SHANGHAI — The first 10 companies due to list on ChiNext, the Nasdaq-style board in China, plan to sell shares at price-to-earnings ratios that are 50 percent above those of their main-board peers, just as worries over speculation spurred officials to announce strict new trading rules Thursday.
After gauging investor demand, the 10 start-up companies, including the software developer Beijing Ultrapower and the outdoor sportswear maker Toread, have decided on prices for their shares that average 55 times their 2008 earnings. That compares with an average price-earnings ratio of 36 for other initial public offerings this year on the mainland.
“Growth potential, rather than past performance, is what investors are looking at, so a high P/E ratio doesn’t necessarily mean they’re overpriced,” said Jiang Jianrong, an analyst at Shenyin & Wanguo Securities.
“But without doubt it will be quite a speculative market at the beginning, because it’s new and the companies are very small,” she added.
ChiNext may start operating as soon as next month in Shenzhen , the southern boomtown. To curb risks, the Shenzhen Stock Exchange, which will operate ChiNext, said Thursday that it would set an 80 percent limit on share-price movements during a stock’s first day of trade.
China is hoping that ChiNext can provide badly needed financing for private sector start-ups, which have difficulty obtaining bank loans but are crucial to creating jobs and sustaining growth.
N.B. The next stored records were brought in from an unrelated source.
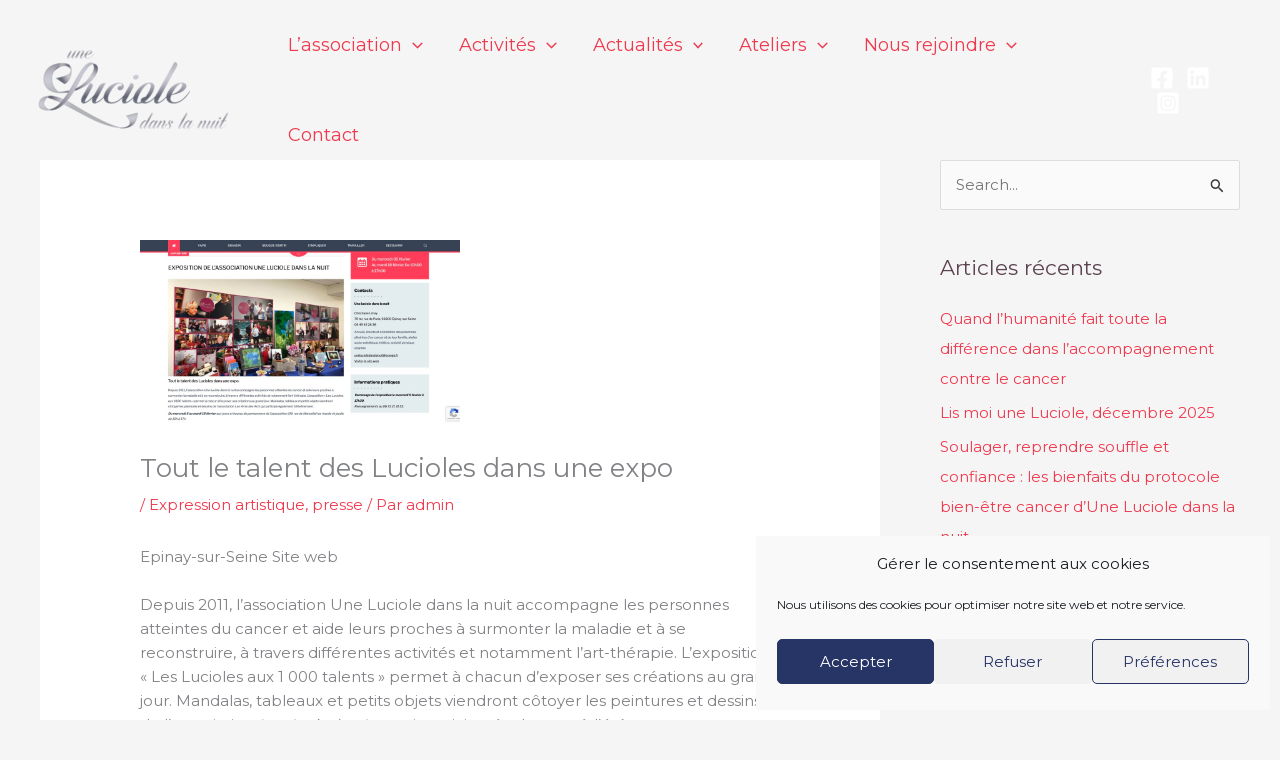

--- FILE ---
content_type: text/css
request_url: https://unelucioledanslanuit.fr/wp-content/themes/astra-child/style.css?ver=1.0.0
body_size: 1169
content:
/**
Theme Name: Une Luciole Dans La Nuit Child
Author: RampUP
Author URI: https://rampup.fr
Description: Astra is the fastest, fully customizable & beautiful theme suitable for blogs, personal portfolios and business websites. It is very lightweight (less than 50KB on frontend) and offers unparalleled speed. Built with SEO in mind, Astra comes with schema.org code integrated so search engines will love your site. Astra offers plenty of sidebar options and widget areas giving you a full control for customizations. Furthermore, we have included special features and templates so feel free to choose any of your favorite page builder plugin to create pages flexibly. Some of the other features: # WooCommerce Ready # Responsive # Compatible with major plugins # Translation Ready # Extendible with premium addons # Regularly updated # Designed, Developed, Maintained & Supported by Brainstorm Force. Looking for a perfect base theme? Look no further. Astra is fast, fully customizable and beautiful theme!
Version: 1.0.0
License: GNU General Public License v2 or later
License URI: http://www.gnu.org/licenses/gpl-2.0.html
Text Domain: une-luciole-dans-la-nuit-child
Template: astra
*/



-.ast-theme-transparent-header #ast-desktop-header > [CLASS*="-header-wrap"]:nth-last-child(2) > [CLASS*="-header-bar"], .ast-theme-transparent-header.ast-header-break-point #ast-mobile-header > [CLASS*="-header-wrap"]:nth-last-child(2) > [CLASS*="-header-bar"] {
	position: fixed;
	width: 100%;
}

.site-primary-header-wrap.ast-builder-grid-row-container {
	position: fixed;
	width: 100%;
}

@media (max-width:767px) {
	.ast-mobile-header-wrap {
		position: fixed;
		top: 0;
		width: 100%;
	}
	.elementor-334 .elementor-element.elementor-element-34de459 .elementor-heading-title {
		font-size: 35px;
	}
	.elementor-widget-heading .elementor-heading-title.elementor-size-xxl {
		font-size: 30px;
	}
	.ast-theme-transparent-header .ast-builder-menu .main-header-menu, .ast-theme-transparent-header .ast-builder-menu .main-header-menu .menu-link, .ast-theme-transparent-header [CLASS*="ast-builder-menu-"] .main-header-menu .menu-item > .menu-link, .ast-theme-transparent-header .ast-masthead-custom-menu-items, .ast-theme-transparent-header .ast-masthead-custom-menu-items a, .ast-theme-transparent-header .ast-builder-menu .main-header-menu .menu-item > .ast-menu-toggle, .ast-theme-transparent-header .ast-builder-menu .main-header-menu .menu-item > .ast-menu-toggle, .ast-theme-transparent-header .ast-above-header-navigation a, .ast-header-break-point.ast-theme-transparent-header .ast-above-header-navigation a, .ast-header-break-point.ast-theme-transparent-header .ast-above-header-navigation > ul.ast-above-header-menu > .menu-item-has-children:not(.current-menu-item) > .ast-menu-toggle, .ast-theme-transparent-header .ast-below-header-menu, .ast-theme-transparent-header .ast-below-header-menu a, .ast-header-break-point.ast-theme-transparent-header .ast-below-header-menu a, .ast-header-break-point.ast-theme-transparent-header .ast-below-header-menu, .ast-theme-transparent-header .main-header-menu .menu-link{
		color: #ef394e;
	}
	.ast-header-break-point .ast-mobile-header-wrap .ast-flex.stack-on-mobile {
		-top: 0px;
	}
}
.eael-cta-overlay-yes .eael-call-to-action.bg-img:after{
	opacity: 0.5;
}	
.caldera-grid .btn {
	border-radius: 25px!important;
}
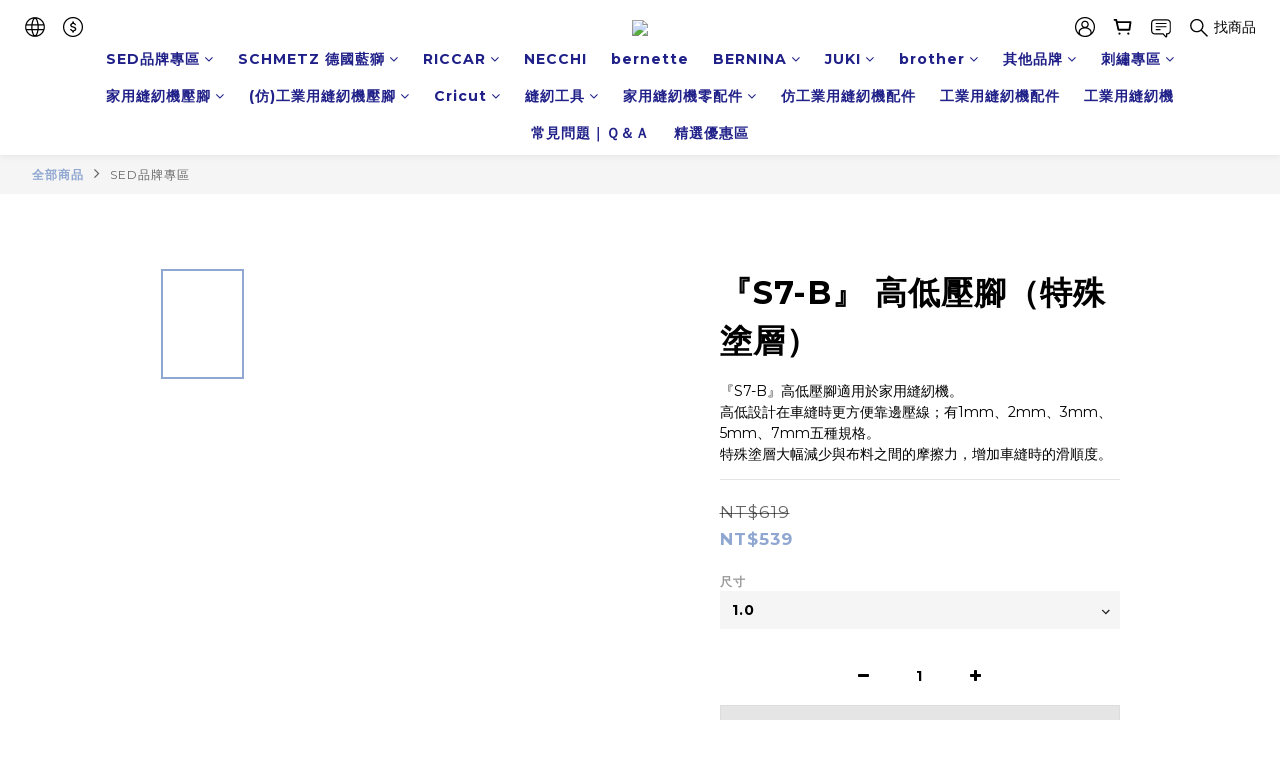

--- FILE ---
content_type: application/javascript
request_url: https://cdn.shoplineapp.com/s/javascripts/currencies.js
body_size: 156
content:
var Currency={rates:{USD:1,HKD:.12825,MOP:.124644,CNY:.143408,NTD:.031621,TWD:.031621,SGD:.777608,EUR:1.168684,AUD:.670783,GBP:1.345599,PHP:.016871,MYR:.246154,THB:.032016,AED:.272294,JPY:.006335,BND:.778026,KRW:681e-6,IDR:59e-6,VND:38e-6,CAD:.720583},convert:function(D,e,r){return D*this.rates[e]/this.rates[r]}};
The long-planned market had until recently been referred to as the Growth Enterprise Market or the Growth Enterprise Board.
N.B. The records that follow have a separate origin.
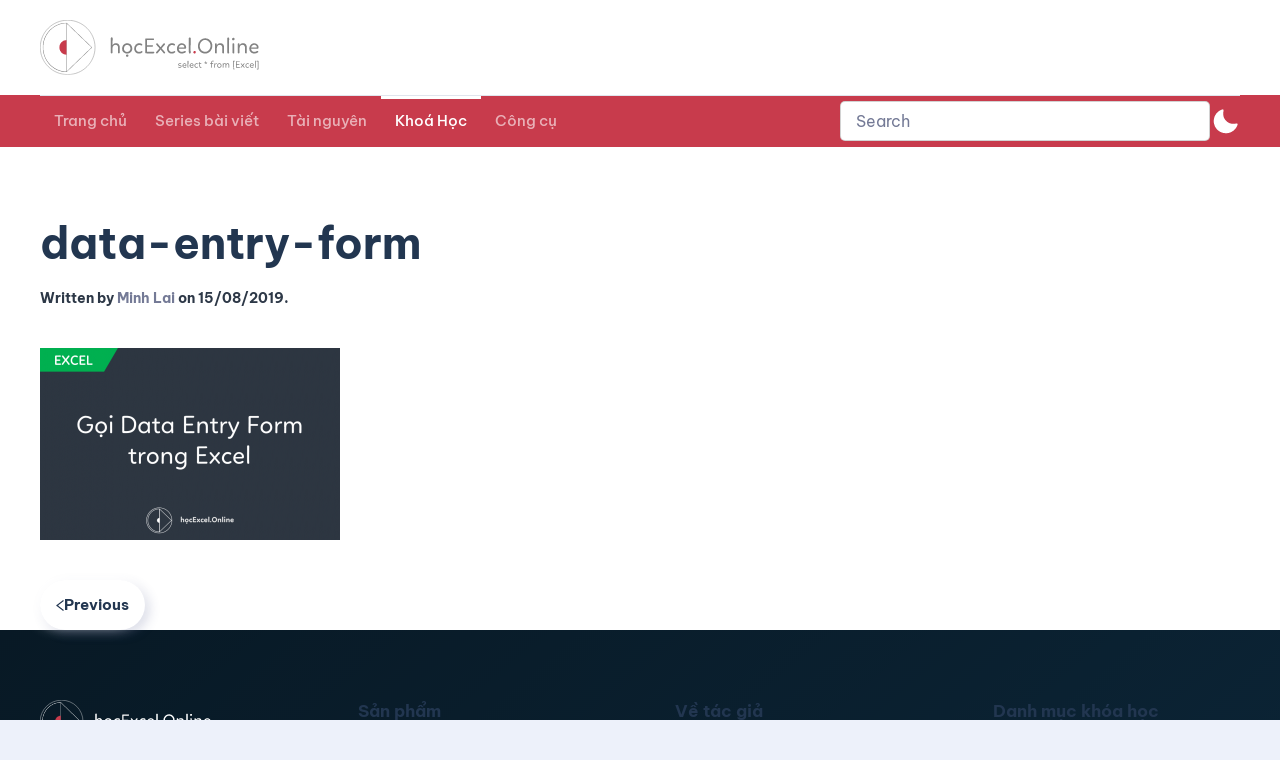

--- FILE ---
content_type: text/css; charset=utf-8
request_url: https://blog.hocexcel.online/wp-content/plugins/jp-quick-search/assets/jp-quick-search.css?ver=6.8.3
body_size: 246
content:
/* .jpqs_Wrap::-webkit-scrollbar-track {
    -webkit-box-shadow: inset 0 0 6px rgba(0, 0, 0, 0.3);
    background-color: #F5F5F5;
}

.jpqs_Wrap::-webkit-scrollbar {
    width: 6px;
    background-color: #F5F5F5;
}

.jpqs_Wrap::-webkit-scrollbar-thumb {
    background-color: #000000;
} */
Beijing is also hoping that the market could become a cradle for China’s own future versions of Microsoft or Intel, helping to cut the economy’s reliance on manufacturing.
The 10 companies, which also include the drug producer Chongqing Lummy Pharmaceutical and Beijing Lanxum Technology, a provider of office information system services, will take subscriptions from investors starting Friday.
“Our rival Fuji Xerox is stronger than us both in branding and in financial strength,” said Lanxum’s chairman, Chi Yanming. “Listing on the second board would help us to narrow the gap.”
Lanxum, which is selling 5.3 million shares, said Thursday that it planned to raise 477 million yuan, or $70 million, 73 percent more than its previous fund-raising target, after pricing its I.P.O. at 18 yuan a share, or 51.49 times 2008 earnings.
Lepu Medical, a medical equipment maker, plans to raise 1.19 billion yuan, more than double its target, after pricing its I.P.O. at 29 yuan a share, or 53.54 times 2008 earnings.
Investor fervor is initially likely to push stocks on the start-up board to very high valuations, helping to create new Chinese billionaires.
“Some speculation is not always a bad thing,” Ms. Jiang said. “It provides easy money to private companies which had been at a disadvantage in financing compared with state-owned rivals.”
“More important,” she added, “the demonstration effect of start-up billionaires would prod more young Chinese to start their own businesses, and entrepreneurial spirit is what China desperately needs.”
But Chinese regulators apparently fear that the new board could become like a casino, with excessive speculation potentially hurting the interests of small investors and leading to a repeat of failures by similar boards in other countries created with start-up companies in mind.
Thirty-nine countries or regions have set up 75 such boards since the 1960s and nearly half have closed, a Shenyin & Wanguo Securities report said, including markets in Germany and Britain.
Under the price limits announced Thursday by the Shenzhen Stock Exchange, shares will be suspended from trade until the final three minutes of the session if they move more than 80 percent from the opening price on their first day of trade. This is in addition to debut-day circuit breakers that suspend trade for 30 minutes after price movements of 20 percent and 50 percent from the opening price.